§ What to work on
**a)** Based on the Java collections notes, decide whether each statement agrees with them: (i) Collections is an interface in the Java Collections Framework; (ii) CopyOnWriteArrayList can store null elements; (iii) random access in a LinkedList has O(1) time complexity. Answer yes or no for each, quoting the deciding words.
**b)** According to the Java collections notes, why do writes to a CopyOnWriteArrayList not block reads? Answer in one to three sentences.

§ Text provided
◆ ◆ ◆ ◆ ◆

Skip to main content

Collection

Basic

1. What are the thread-safe collections in Java?

  • In the java.util package, there are primarily two thread-safe classes, while most others are not thread-safe:

    1. Vector
    2. Hashtable
  • The java.util.concurrent package provides a variety of thread-safe collections:

    • Concurrent Map
      1. ConcurrentHashMap
      2. ConcurrentSkipListMap
    • Concurrent Set
      1. ConcurrentSkipListSet
      2. CopyOnWriteArraySet
    • Concurrent List
      1. CopyOnWriteArrayList
    • Concurrent Queue
      1. ConcurrentLinkedQueue
      2. BlockingQueue
    • Concurrent Deque
      1. LinkedBlockingDeque
      2. ConcurrentLinkedDeque

2. Difference Between Collections and Collection

  • Collection
    1. Collection is an interface in the Java Collections Framework.
    2. It defines a set of common operations and methods, such as adding, removing, and traversing.
    3. It has several implementing classes, including List, Set, and Queue.
  • Collections
    1. Collections is a utility class provided by Java, located in the java.util package.
    2. It offers a series of static methods for operating on and applying algorithms to collections.
    3. The methods in the Collections class include sorting, searching, replacing, reversing, shuffling, and more.
    4. These methods can be used to manipulate collections that implement the Collection interface, such as List and Set.

List

1. What are the common non-thread-safe List?

  • ArrayList
    1. Allow fast random access with a time complexity of O(1) for index-based element retrieval
    2. Add or remove elements (especially not at the end of the list) may require moving a large number of elements
    3. Use case: Require frequent random access to elements with low performance demands for insertions and deletions, such as data querying and display
  • LinkedList
    1. Based on a doubly linked list, where inserting or deleting elements only requires modifying pointers, with a time complexity of O(1).
    2. Random access to elements requires traversal from the head or tail of the list, with a time complexity of O(n).
    3. Use case: Suitable for scenarios requiring frequent insertions and deletions, such as implementing queue or stack data structures, or frequent insertions and deletions in the middle of the list.

2. What are the common thread-safe List?

  • Vector
    1. Similar to ArrayList, based on an array.
    2. Most methods in Vector are synchronized, ensuring data consistency in multi-threaded environments.
    3. In single-threaded environments, the synchronization overhead makes its performance slightly lower than ArrayList.
    4. Use Case: Appropriate for multi-threaded applications where thread safety is critical.
  • CopyOnWriteArrayList
    1. A thread-safe variant of ArrayList where modifications (e.g., adding or deleting elements) create a new underlying array, applying changes to the new array, while read operations continue on the original array. This read-write separation ensures that reads are not blocked by writes.
    2. Supports storing null elements and improves concurrent performance by avoiding lock contention.
    3. Use Case: Ideal for concurrent scenarios where read operations far outnumber write operations, such as event listener lists.

3. Differences Between ArrayList and LinkedList, and Which Collection is Thread-Safe?

  • Both implement the List interface.
  • Underlying Data Structure:
    • ArrayList is implemented using an array, enabling fast element access via indexes.

◆ ◆ ◆ ◆ ◆

§ Given material
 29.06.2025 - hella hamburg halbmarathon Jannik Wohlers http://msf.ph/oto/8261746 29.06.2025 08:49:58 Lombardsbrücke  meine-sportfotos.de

◆ ◆ ◆ ◆ ◆

§ Activity answers
**a)**
(i) No: "Collections is a utility class provided by Java, located in the java.util package."
(ii) Yes: "Supports storing null elements and improves concurrent performance by avoiding lock contention."
(iii) No: "Random access to elements requires traversal from the head or tail of the list, with a time complexity of O(n)."

**b)** A modification such as adding or deleting an element creates a new underlying array and applies the change to that new array. Read operations continue on the original array. This read-write separation keeps reads from being blocked by writes.